At the far end of the alley she could see cyclone fencing and powerful thief lights. The storage facility.
She drove toward the light.
She was still trembling badly and trying hard not to.
Mitch called the station and asked the dispatcher to put
Jill's license number out. If anybody spotted it, they should call in, but not stop the car. He didn't want to embarrass Jill if she'd just gone for a ride or something.
CHAPTER 64
It didn't take Peter long to empty out the little garage and pile everything in the trunk of Jill's car. He locked up behind him, making sure he'd left no traces of himself behind. All the time, he kept glancing over his shoulder to see what Jill was up to. He had the car keys in his pocket. She wasn't going anywhere.
He was starting back to the car when they came seemingly out of nowhere, the same two punks he'd run into before, one of whom he'd beaten up.
The black one put a gun, and a damned big one, to Peter's back and said, 'Slide all the way over, man. I'm doin' the drivin' tonight.'
The white boy was just now opening the back door and getting in.
Peter got in. He looked at Jill who started to say something but didn't.
In the backseat, the white kid said, 'I got a gun, too, man. So don't try anything, you dig?'
This was just crazy as hell, Jill thought.
Just crazy as hell.
Mitch sat in his car, punching numbers on his cellular phone. He called Jill's friend Kate. She didn't sound unduly happy about hearing from him, not after the way he'd dumped Jill that time.

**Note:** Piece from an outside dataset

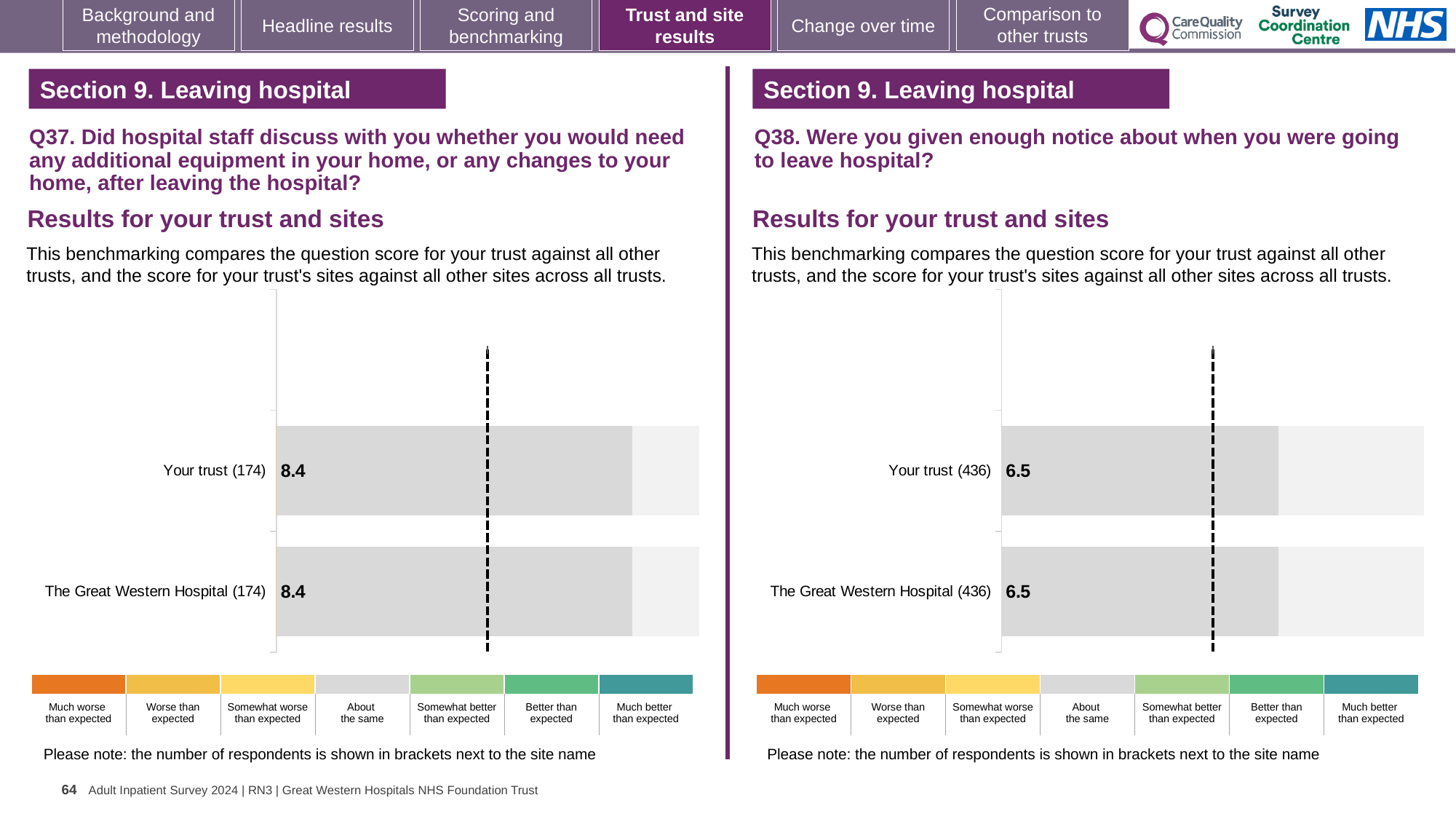
What kind of chart is used in the Q37 chart on the left? Bar chart In the Q37 chart on the left, what is the difference between the score for Your trust and the score for The Great Western Hospital? 0 In the Q37 chart on the left, what is the score for The Great Western Hospital? 8.4 In the Q38 chart on the right, how many respondents are shown in brackets for The Great Western Hospital? 436 In the Q38 chart on the right, which category label appears on the bottom bar? The Great Western Hospital (436) Which chart on the slide has the higher score for Your trust, the Q37 chart on the left or the Q38 chart on the right? The Q37 chart on the left In the Q37 chart on the left, what is the score for Your trust? 8.4 In the Q38 chart on the right, what is the score for The Great Western Hospital? 6.5 In the Q37 chart on the left, how many respondents are shown in brackets for Your trust? 174 In the Q38 chart on the right, what is the score for Your trust? 6.5 How many bars are plotted in the Q38 chart on the right? 2 How many categories does the colour key below the Q37 chart on the left list? 7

'So you haven't talked to her tonight?'
'You really sound upset, Mitch. Is something wrong? Is there something you're not telling me?'
'No. Everything's fine.'
'It doesn't sound fine, Mitch.'
'I'll talk to you laterand thanks.'
They took Peter Tappley down a couple of blocks to a garage in which he could hear growling and barking.
Peter could hear the sounds from the garage even above the cold night winds soughing in the bare trees. Jill, sensing something terrible about to happen, found herself defending Peter.

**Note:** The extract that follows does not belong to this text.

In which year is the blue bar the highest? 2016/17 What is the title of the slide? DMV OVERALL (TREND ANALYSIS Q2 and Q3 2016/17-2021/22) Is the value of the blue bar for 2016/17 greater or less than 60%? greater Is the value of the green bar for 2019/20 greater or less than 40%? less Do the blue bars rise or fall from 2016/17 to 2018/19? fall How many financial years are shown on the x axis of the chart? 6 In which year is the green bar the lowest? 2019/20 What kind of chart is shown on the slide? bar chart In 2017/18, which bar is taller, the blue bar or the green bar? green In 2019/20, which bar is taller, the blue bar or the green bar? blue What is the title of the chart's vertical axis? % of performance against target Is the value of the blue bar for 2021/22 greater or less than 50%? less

'He's not a well man. He didn't mean to hurt anybody.'
'Hey, bitch, I don't remember askin' you to talk, you dig?' the black kid said.
They parked and dragged Peter out of the car. The white one hit Peter first, hard enough to drive him to his knees. Then the black one kicked him.
Jill screamed.
The white one reached in the car, grabbed her by the hair and pulled her out into the snow. 'Now I'm gonna make you watch, bitch.' He pushed her up to the side of the garage.
A patrol car spotted a car matching the make, year and color Mitch had described, eighteen minutes after he put out the call. The patrol car pulled closer to check out the license plate.